La maison de Dali à Portiligat

A Portlligat, près de Cadaquès, à quelques kilomètres des plages  de la Costa Brava, on peut visiter la maison que Salvador Dali habita entre 1930 et 1982, date de la mort de Gala, sa muse  Agrégats de plusieurs maisonnettes de pêcheurs reliées par un dédale de couloirs, la maison est restée dans l'état et l'ombre du grand artiste surréaliste plane toujours sur le site.

Dali, peintre catalan

Si l'on accepte d'entrée que son personnage faisait partie de sa démarche créatrice, on est obligé de reconnaître la place primordiale que Salvador Dali occupe dans l'art du XXe siècle. Le surréaliste a marqué son temps de son empreinte bien davantage que nombre d'autres artistes. Salvador Dali était connu de tous, chacun connaissait et aimait ses toiles. Au moins les plus célèbres d'entre elles.
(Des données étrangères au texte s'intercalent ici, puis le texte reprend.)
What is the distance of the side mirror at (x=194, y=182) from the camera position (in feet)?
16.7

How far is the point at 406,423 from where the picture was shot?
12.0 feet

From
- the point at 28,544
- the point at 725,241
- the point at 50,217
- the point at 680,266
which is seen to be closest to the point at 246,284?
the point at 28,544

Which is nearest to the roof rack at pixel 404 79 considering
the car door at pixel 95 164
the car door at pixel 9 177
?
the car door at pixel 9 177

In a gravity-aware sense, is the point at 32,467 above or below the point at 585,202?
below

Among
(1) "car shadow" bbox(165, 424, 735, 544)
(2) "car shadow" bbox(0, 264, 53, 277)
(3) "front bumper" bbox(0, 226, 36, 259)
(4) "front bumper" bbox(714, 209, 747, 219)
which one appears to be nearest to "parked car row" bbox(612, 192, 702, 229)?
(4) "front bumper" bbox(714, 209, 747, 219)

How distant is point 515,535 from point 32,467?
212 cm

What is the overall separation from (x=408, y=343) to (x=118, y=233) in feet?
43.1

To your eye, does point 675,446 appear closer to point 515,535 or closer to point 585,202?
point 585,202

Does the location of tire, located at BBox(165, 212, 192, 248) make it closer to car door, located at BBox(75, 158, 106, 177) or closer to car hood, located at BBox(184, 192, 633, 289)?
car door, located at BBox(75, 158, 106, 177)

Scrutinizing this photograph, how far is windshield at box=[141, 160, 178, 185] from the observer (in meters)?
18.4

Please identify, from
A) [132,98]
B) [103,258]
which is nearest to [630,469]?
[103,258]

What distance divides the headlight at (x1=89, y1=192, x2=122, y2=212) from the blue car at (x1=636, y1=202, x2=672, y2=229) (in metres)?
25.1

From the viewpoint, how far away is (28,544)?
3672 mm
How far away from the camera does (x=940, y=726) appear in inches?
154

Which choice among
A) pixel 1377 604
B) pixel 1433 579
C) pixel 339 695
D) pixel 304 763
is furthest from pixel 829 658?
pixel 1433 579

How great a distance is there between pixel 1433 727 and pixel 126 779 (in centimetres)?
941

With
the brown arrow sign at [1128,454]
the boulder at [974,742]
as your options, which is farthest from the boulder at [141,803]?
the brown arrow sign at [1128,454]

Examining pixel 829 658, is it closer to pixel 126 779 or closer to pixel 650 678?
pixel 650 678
C'est sans doute ce qui explique la fréquentation de la maison du maître catalan, à Portlligat, à quelques kilomètres de Cadaquès sur la très populaire Costa Brava.

L'inspiration de la maison

 C'est une maison blanche accrochée à la colline, où plutôt un ensemble de maisons de pêcheurs, que Salvador Dali avait réunies pour en faire un logis confortable. Il l'a partagé avec  Gala, jusqu' en 1982. Dali devait lui survivre sept ans, sans jamais remettre les pieds dans cette demeure dont il avait acquis la première maisonnette en 1930. Un regard avisé peut reconnaître dans la bâtisse mais surtout dans ses environs des éléments des tableaux de Dali. Les plages et la baie d e Portiligat.C’est là qu’il va peindre la plupart de ses grandes toiles. La présence de l’atelier, de ses pots de pigments, la décoration des salles (bibliothèque, cuisine, chambre, salle de bain…) ainsi que la multitude d’objets et souvenirs (tapis, fleurs séchées, tapisseries de velours, meubles anciens, collection de cannes…) ayant appartenu au couple Dalí, et restés à leur place, rendent ces lieux émouvants et comme « habités ».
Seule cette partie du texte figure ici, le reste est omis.